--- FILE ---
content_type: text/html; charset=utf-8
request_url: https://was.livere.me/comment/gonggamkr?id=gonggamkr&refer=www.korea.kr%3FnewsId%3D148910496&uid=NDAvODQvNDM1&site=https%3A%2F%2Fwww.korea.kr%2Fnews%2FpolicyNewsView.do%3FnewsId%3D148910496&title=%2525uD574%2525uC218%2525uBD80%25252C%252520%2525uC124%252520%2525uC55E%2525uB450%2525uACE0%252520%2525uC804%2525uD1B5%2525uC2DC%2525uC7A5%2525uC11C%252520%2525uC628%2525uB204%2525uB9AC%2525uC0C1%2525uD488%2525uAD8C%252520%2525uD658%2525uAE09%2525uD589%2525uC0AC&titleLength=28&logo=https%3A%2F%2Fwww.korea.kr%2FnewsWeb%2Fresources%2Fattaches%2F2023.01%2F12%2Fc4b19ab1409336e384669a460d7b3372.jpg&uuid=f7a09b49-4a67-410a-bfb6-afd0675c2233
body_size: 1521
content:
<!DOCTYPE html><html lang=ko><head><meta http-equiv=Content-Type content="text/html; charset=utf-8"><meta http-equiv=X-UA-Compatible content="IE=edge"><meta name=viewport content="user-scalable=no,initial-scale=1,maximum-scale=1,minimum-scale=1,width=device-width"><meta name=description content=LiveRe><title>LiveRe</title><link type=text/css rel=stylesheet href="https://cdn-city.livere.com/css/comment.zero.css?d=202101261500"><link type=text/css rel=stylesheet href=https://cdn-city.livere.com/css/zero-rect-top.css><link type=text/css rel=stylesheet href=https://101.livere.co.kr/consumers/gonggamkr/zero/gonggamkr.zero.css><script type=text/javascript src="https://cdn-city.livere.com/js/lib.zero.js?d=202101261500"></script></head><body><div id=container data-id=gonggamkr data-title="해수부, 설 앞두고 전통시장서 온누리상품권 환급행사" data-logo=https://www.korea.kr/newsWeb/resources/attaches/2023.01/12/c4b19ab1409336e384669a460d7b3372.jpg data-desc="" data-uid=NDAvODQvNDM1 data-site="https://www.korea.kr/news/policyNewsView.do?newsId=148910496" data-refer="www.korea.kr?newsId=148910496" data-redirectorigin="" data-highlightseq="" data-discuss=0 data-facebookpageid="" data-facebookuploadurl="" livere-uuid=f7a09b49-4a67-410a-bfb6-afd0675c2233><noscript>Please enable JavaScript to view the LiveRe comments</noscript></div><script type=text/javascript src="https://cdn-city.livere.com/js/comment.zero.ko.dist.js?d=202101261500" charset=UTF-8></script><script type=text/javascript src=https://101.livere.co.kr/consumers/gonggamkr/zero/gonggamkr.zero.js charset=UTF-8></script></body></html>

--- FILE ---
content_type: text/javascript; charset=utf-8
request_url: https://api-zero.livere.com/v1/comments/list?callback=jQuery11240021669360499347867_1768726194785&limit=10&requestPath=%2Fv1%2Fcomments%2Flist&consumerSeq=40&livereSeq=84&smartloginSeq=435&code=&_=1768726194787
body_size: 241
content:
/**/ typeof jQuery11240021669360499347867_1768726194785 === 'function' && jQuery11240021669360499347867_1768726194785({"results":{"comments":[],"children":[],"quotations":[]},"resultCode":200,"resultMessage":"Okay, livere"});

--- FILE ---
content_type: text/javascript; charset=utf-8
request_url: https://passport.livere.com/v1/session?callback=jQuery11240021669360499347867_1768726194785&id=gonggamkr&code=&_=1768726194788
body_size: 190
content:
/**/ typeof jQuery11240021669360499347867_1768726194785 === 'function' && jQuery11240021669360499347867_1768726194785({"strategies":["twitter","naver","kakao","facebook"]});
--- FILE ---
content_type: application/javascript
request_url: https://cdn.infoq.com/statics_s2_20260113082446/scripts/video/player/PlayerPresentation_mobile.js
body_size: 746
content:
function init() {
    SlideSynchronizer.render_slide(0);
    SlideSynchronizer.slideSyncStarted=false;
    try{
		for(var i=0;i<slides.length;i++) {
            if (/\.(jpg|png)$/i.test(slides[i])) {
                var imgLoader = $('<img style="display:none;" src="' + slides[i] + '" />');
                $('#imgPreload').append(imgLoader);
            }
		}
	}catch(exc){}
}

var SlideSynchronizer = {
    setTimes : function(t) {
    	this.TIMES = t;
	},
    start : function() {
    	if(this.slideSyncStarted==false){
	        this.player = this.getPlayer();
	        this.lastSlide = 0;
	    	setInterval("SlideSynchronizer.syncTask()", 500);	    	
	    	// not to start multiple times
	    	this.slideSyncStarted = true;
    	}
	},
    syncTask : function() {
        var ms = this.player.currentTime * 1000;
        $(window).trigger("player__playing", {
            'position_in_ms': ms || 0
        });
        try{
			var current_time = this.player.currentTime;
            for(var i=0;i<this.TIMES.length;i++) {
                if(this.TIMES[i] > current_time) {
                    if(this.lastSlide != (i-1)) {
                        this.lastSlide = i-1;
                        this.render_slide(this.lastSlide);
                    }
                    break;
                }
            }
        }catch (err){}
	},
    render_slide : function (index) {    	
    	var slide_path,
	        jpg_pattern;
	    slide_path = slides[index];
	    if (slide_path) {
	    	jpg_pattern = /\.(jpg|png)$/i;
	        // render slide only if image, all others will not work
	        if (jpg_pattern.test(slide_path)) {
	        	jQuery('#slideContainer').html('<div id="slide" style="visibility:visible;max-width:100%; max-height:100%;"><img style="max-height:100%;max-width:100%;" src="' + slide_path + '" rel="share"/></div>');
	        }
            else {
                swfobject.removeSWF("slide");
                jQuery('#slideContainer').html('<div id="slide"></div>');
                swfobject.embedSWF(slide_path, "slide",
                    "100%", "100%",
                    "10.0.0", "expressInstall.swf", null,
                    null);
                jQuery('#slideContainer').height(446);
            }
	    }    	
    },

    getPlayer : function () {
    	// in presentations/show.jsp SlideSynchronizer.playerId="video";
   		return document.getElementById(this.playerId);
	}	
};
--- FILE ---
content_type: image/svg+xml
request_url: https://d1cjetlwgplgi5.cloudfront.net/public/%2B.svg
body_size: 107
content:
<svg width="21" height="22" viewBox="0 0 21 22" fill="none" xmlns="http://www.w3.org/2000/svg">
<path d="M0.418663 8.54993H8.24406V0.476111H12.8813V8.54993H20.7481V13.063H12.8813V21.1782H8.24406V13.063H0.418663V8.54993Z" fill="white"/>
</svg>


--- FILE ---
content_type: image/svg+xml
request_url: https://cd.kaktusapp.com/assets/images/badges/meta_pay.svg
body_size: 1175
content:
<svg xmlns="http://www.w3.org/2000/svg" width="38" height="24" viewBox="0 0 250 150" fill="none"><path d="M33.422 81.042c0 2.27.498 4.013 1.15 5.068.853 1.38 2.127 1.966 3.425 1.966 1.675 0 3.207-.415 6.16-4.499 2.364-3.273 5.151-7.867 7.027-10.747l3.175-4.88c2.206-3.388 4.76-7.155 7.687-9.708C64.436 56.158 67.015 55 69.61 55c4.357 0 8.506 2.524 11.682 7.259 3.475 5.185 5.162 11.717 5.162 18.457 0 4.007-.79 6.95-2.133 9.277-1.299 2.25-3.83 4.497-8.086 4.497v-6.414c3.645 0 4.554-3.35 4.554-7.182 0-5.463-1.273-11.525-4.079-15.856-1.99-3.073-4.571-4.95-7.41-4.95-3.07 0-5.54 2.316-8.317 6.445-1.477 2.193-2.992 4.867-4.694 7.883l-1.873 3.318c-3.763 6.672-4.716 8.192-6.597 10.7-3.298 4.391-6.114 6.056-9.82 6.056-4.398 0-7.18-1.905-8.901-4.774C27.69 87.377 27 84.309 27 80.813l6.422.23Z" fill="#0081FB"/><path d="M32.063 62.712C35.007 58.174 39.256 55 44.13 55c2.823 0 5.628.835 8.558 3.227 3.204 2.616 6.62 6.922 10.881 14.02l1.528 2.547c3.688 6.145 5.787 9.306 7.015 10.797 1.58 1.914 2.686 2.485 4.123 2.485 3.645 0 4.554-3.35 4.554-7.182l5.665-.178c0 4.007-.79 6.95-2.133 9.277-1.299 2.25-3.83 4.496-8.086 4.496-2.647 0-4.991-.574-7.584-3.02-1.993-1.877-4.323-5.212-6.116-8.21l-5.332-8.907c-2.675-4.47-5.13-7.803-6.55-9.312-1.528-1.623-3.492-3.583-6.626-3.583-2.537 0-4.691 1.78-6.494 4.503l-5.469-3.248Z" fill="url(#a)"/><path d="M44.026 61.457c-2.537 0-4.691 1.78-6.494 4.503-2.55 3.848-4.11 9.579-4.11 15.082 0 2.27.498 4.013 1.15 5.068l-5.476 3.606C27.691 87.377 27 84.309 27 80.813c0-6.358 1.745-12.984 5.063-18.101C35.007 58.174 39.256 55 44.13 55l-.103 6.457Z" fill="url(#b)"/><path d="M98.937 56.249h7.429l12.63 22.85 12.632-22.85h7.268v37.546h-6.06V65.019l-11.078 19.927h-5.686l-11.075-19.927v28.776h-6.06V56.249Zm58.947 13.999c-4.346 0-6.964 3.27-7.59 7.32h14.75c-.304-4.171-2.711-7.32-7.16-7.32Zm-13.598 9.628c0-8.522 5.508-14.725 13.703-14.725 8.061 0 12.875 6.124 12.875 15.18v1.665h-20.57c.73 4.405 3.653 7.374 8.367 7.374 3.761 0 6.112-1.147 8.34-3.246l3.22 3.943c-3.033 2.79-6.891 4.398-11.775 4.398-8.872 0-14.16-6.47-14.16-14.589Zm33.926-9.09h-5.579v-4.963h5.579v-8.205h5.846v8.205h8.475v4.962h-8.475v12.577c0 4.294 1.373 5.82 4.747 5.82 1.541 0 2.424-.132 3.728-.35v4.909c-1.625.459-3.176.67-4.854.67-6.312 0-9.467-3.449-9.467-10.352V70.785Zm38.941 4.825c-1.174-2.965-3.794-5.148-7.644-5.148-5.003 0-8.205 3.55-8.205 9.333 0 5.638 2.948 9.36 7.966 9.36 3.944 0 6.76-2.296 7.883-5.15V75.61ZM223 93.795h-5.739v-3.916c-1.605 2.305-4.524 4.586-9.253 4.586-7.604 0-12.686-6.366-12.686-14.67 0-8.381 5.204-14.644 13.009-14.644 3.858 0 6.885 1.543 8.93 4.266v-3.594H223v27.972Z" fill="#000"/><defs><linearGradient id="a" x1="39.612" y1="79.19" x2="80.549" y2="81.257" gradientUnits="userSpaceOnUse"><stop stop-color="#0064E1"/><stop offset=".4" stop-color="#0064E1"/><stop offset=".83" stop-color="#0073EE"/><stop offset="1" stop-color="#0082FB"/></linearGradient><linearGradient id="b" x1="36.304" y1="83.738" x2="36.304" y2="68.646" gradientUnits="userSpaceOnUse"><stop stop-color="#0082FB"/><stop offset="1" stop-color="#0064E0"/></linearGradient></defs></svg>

WHAT NEEDS TO BE DONE:
A copy of each line in the data above that holds the string "SlideSynchronizer" is needed.

OUTPUT FOR THIS EXERCISE:
    SlideSynchronizer.render_slide(0);
    SlideSynchronizer.slideSyncStarted=false;
var SlideSynchronizer = {
	    	setInterval("SlideSynchronizer.syncTask()", 500);	    	
    	// in presentations/show.jsp SlideSynchronizer.playerId="video";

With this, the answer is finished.